%%

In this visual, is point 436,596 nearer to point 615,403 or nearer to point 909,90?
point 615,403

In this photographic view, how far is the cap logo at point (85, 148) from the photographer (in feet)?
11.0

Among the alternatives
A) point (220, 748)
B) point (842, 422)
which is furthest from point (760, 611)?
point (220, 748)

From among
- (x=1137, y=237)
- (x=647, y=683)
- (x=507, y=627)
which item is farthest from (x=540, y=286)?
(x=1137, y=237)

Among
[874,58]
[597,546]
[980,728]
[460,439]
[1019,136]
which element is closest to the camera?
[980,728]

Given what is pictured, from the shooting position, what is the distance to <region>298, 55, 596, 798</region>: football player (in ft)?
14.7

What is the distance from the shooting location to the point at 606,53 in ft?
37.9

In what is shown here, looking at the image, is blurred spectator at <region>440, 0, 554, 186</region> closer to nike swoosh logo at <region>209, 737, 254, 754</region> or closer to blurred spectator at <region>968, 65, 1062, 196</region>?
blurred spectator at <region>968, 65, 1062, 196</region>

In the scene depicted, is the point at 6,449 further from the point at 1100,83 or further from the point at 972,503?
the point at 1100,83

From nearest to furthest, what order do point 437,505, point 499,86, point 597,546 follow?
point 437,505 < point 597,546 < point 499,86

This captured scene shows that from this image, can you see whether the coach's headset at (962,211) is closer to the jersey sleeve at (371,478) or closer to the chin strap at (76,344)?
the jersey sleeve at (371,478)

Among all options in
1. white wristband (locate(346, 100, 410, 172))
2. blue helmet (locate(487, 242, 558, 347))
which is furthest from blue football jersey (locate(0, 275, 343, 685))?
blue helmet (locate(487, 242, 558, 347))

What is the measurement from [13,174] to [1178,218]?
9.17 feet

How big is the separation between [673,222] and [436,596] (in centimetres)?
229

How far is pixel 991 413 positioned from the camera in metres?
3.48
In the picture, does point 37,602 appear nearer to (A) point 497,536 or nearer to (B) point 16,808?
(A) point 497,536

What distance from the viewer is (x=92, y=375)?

%%

Can you put the lines, starting at the one that contains "In the scene" and ending at the last line above, into a Markdown table with the columns Row and Line, leaving out any blank lines?

| Row | Line |
|---|---|
| 1 | In the scene depicted, is the point at 6,449 further from the point at 1100,83 or further from the point at 972,503? |
| 2 | the point at 1100,83 |
| 3 | From nearest to furthest, what order do point 437,505, point 499,86, point 597,546 follow? |
| 4 | point 437,505 < point 597,546 < point 499,86 |
| 5 | This captured scene shows that from this image, can you see whether the coach's headset at (962,211) is closer to the jersey sleeve at (371,478) or closer to the chin strap at (76,344)? |
| 6 | the jersey sleeve at (371,478) |
| 7 | Among all options in |
| 8 | 1. white wristband (locate(346, 100, 410, 172)) |
| 9 | 2. blue helmet (locate(487, 242, 558, 347)) |
| 10 | which is furthest from blue football jersey (locate(0, 275, 343, 685))? |
| 11 | blue helmet (locate(487, 242, 558, 347)) |
| 12 | What is the measurement from [13,174] to [1178,218]? |
| 13 | 9.17 feet |
| 14 | How big is the separation between [673,222] and [436,596] (in centimetres)? |
| 15 | 229 |
| 16 | How far is pixel 991 413 positioned from the camera in metres? |
| 17 | 3.48 |
| 18 | In the picture, does point 37,602 appear nearer to (A) point 497,536 or nearer to (B) point 16,808? |
| 19 | (A) point 497,536 |
| 20 | What distance from the viewer is (x=92, y=375)? |